N. Korea, US to resume talks after latest missile test

October 5, 2019

Officials from North Korea and the US were set to resume nuclear talks in Sweden after months of deadlock and Pyongyang's defiant test of a sea-launched ballistic missile this week.

https://p.dw.com/p/3Qlke
North Korean nuclear envoy Kim Myong Gil C arrives in Sweden
Image: Imago Images/Kyodo News

US and North Korean diplomats were set to resume working-level nuclear talks in Stockholm on Saturday after months of uncertainty over the fate of the negotiations.   

North Korea's Kim Myong Gil and Stephen Biegun, the special envoy of US President Donald Trump, are part of the teams holding the talks at an island off the Swedish capital. The first cars with tinted windows started arriving just after 9.00 a.m. (0700 UTC).

Read more: What does North Korea want to achieve with missile tests?

Kim Myong Gil said he was "optimistic" about the talks, speaking in Beijing on his way to Stockholm.

The talks will be the first significant dialogue between the US and North Korea since the February summit in Hanoi between President Donald Trump and North Korean leader Kim Jong Un. Trump then walked away from Kim's offer to close a nuclear site if the US lifted sanctions.

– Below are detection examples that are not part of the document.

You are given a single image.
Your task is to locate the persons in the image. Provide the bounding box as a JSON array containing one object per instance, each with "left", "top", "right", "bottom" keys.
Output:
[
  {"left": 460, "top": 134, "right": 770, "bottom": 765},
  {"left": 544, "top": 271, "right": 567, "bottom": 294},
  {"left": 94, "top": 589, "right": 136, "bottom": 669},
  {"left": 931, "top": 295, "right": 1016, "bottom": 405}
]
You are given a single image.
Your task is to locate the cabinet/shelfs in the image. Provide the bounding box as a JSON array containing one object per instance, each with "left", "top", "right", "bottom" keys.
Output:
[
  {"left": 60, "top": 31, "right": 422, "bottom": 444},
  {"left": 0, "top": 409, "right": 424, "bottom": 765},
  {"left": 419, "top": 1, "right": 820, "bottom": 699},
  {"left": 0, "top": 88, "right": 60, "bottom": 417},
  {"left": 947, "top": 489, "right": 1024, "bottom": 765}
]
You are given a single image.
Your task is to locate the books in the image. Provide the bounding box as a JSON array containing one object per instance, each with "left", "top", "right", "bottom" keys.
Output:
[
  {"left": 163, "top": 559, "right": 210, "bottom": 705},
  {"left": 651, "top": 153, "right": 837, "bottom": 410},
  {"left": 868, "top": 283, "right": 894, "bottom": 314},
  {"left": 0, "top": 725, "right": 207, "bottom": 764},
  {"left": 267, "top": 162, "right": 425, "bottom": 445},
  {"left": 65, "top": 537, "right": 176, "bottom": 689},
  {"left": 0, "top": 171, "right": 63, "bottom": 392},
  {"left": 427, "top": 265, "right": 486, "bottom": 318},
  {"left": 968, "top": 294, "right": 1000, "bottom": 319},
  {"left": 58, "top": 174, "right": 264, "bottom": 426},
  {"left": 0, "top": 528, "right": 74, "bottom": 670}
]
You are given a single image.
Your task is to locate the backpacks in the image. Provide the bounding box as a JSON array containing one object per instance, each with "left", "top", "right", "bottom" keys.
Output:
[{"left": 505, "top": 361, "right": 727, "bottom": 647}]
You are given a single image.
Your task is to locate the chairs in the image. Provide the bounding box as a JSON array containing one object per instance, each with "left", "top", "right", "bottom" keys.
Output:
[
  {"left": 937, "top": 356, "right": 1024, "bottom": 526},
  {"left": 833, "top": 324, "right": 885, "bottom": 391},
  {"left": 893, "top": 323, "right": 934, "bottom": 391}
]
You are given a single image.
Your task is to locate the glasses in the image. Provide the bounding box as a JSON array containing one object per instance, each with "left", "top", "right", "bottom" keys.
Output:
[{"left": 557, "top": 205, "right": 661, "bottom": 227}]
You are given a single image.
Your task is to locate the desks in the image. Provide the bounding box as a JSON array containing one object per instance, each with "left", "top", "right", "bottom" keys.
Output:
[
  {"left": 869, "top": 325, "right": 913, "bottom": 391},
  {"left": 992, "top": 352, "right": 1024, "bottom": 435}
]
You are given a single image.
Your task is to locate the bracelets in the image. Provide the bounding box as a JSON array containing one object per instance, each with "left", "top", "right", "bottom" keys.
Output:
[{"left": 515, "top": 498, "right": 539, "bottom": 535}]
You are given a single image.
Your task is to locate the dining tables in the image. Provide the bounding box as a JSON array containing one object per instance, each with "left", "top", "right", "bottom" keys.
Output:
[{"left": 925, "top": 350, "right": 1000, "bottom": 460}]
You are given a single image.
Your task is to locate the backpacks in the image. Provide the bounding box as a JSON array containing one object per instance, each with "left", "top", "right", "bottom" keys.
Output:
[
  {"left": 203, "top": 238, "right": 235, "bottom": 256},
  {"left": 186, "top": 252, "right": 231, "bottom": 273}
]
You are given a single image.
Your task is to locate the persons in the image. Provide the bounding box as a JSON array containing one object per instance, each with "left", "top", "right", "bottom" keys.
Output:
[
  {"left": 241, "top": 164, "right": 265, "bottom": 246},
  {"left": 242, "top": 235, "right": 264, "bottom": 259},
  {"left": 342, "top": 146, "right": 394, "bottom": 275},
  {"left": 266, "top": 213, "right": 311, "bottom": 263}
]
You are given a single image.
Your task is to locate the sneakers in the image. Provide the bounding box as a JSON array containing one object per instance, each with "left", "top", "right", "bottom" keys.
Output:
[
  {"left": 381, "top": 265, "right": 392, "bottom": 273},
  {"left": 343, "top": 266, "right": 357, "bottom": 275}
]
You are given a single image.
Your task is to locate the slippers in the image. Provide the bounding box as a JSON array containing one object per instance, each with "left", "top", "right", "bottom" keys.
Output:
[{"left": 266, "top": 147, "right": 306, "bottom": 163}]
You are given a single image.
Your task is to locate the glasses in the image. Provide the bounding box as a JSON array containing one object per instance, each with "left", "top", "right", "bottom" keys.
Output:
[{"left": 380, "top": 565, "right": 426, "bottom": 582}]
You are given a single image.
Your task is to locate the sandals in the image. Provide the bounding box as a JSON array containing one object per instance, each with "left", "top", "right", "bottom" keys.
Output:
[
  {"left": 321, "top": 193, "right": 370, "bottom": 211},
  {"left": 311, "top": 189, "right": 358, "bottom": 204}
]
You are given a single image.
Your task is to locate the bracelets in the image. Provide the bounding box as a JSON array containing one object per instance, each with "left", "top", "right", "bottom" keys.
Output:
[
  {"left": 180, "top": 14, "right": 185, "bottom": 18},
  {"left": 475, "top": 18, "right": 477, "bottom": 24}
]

Washington has since been awaiting a resumption of the dialogue.

The first cars with tinted windows started arriving just after 9:00 am (0700 UTC)
The first cars with tinted windows arrived early on Saturday morningImage: AFP/J. Nackstrand

More leverage for North Korea

The talks come after North Korea recently announced the test of a "new type" of submarine-launched ballistic missile (SLBM).

North Korea frequently couples diplomatic overtures with military moves as a way of maintaining pressure on negotiating partners, analysts say, and many believe this weapons system gives it added leverage.

According to analysts at 38 North, a North Korea think tank in Washington, the Pukguksong-3 missile flew 950 kilometers (590 miles) in the air and landed around 450 kilometers from its launch site.

Analysts said if the missile had been launched on a normal trajectory, it would have been capable of covering nearly 2,000 kilometers, making it the longest-range solid-fuel missile North Korea has ever tested.     

The Pentagon said the missile seems to have been launched from a "sea-based platform" and not a submarine.

'Tremendous progress?'

Although missiles launched from North Korea's sea-based platforms would be harder to detect, and would extend the range of Pyongyang's threat, experts say it will be years before these types of weapons are developed to the point of strategic deployment. 

Despite international condemnation of North Korea's repeated weapons tests, Trump has so far refrained from criticizing Pyongyang, while insisting his personal ties with the North's leader remain good.

The US president, who has invested a lot of political capital in getting denuclearization negotiations back on track, has spoken about "tremendous progress" with the Kim regime.

The United Nations Security Council, meanwhile, is expected to hold closed-door talks early next week on the latest test, diplomats said. The talks were requested by Britain, France and Germany, as the European powers push for the world body to keep up pressure on Pyongyang which is under heavy US and UN sanctions over its weapons program.

North Korea is banned from ballistic missile launches by Security Council resolutions.